To a suspension of Palbociclib (7) (100 mg, 0.22 mmol) in DMSO (5 mL) was added tert-butyl (2-(2-(2-(2-bromoethoxy)ethoxy)ethoxy)ethyl)carbamate (8) (156 mg, 0.44 mmol) and DIPEA (0.115 mL, 0.66 mmol). The mixture was heated to 80°C and kept stirring fo r 48h. The mixture was then cooled down to room temperature, extracted, dried, filtered and concentrated. The residue was purified by reverse phase HPLC (5–95% MeOH in H₂O) to give 9 (TFA salt) as a yellow solid (103mg, 65%). LC-MS: m/z 723 [M+1]. ¹H NMR (500 MHz, DMSO-d₆) δ 10.34 (s, 1H), 8.97 (s, 1H), 8.12 (d, J = 3.0 Hz, 1H), 7.90 (d, J = 9.1 Hz, 1H), 7.64–7.58 (m, 1H), 6.81–6.74 (m, 1H), 5.89–5.78 (m, 1H), 3.93–3.75 (m, 4H), 3.67–3.60 (m, 4H), 3.59–3.55 (m, 2H), 3.55–3.46 (m, 4H), 3.44–3.35 (m, 4H), 3.27 (br, 2H), 3.15–3.01 (m, 4H), 2.42 (s, 3H), 2.32 (s, 3H), 2.28–2.19 (m, 2H), 1.95–1.84 (m, 2H), 1.83–1.71 (m, 2H), 1.64–1.52 (m, 2H), 1.36 (s, 9H). ¹³C NMR (126 MHz, DMSO) δ 202.38, 160.69, 158.32, 158.08, 157.98, 155.59, 154.77, 145.07, 141.96, 141.83, 134.97, 129.58, 126.24, 115.21, 106.93, 77.61, 69.67, 69.60, 69.52, 69.47, 69.17, 64.24, 54.85, 52.96, 50.95, 45.48, 31.29, 28.21, 27.57, 25.14, 13.65.
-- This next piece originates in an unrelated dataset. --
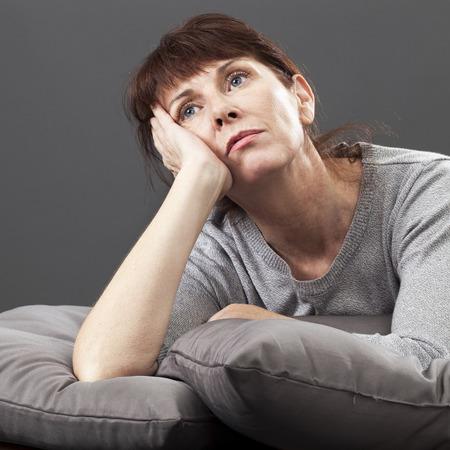 mujeres maduras: renunci� mujer mayor que se reclina la cara y las manos que se establecen en cojines para mayor comodidad al tener problemas de salud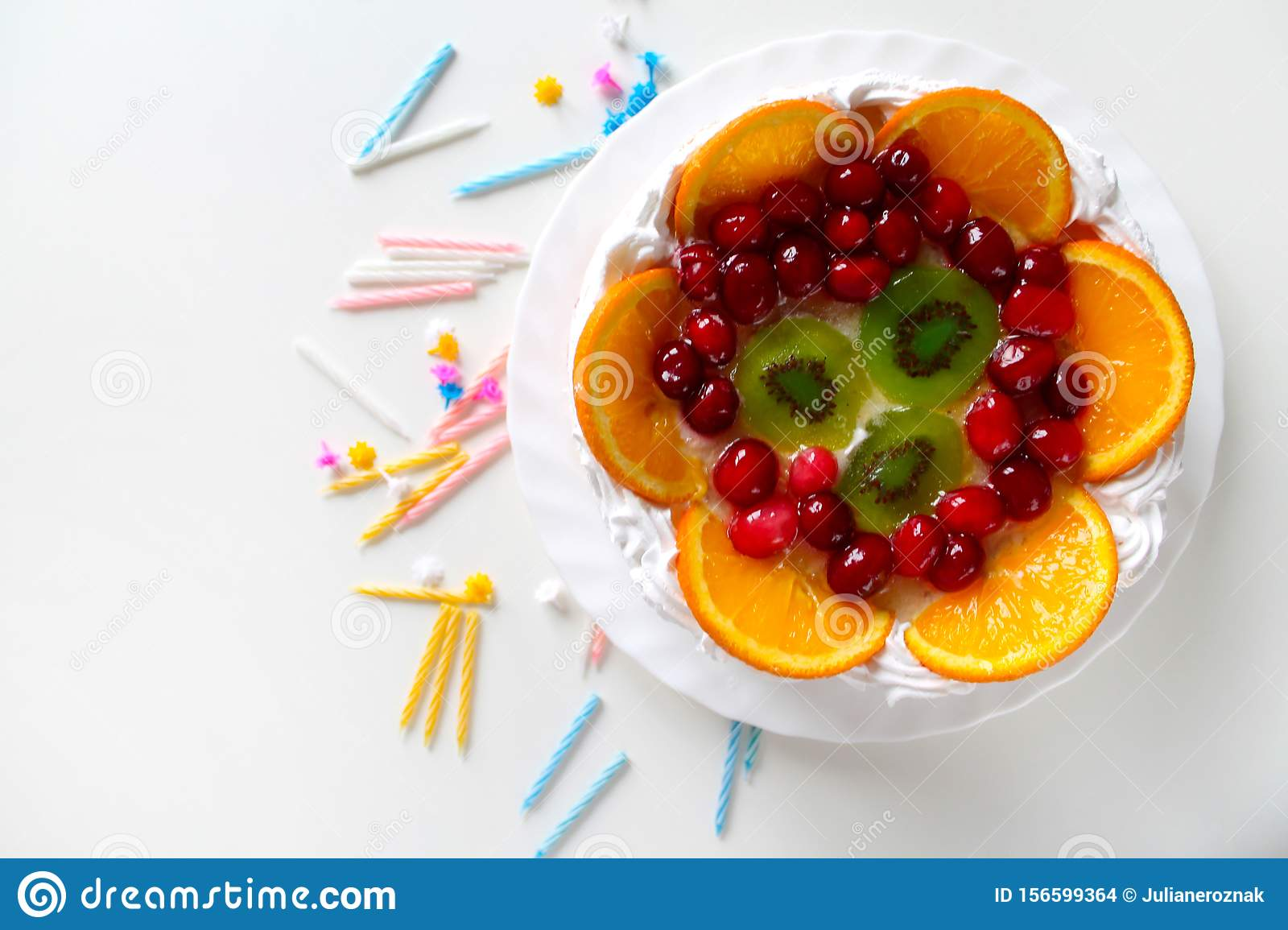 Sweet tasty cake with cream, fresh fruit and jelly. Twisted candles scattered around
N-(2-(2-(2-(2-(4-(6-((6-acetyl-8-cyclopentyl-5-methyl-7-oxo-7,8-dihydropyrido[2,3-d]pyrimidin-2-yl)amino)pyridin-3-yl)piperazin-1-yl)ethoxy)ethoxy)ethoxy)ethyl)-2-((2-(2,6-dioxopiperidin-3-yl)-1,3-dioxoisoindolin-4-yl)oxy)acetamide (10a)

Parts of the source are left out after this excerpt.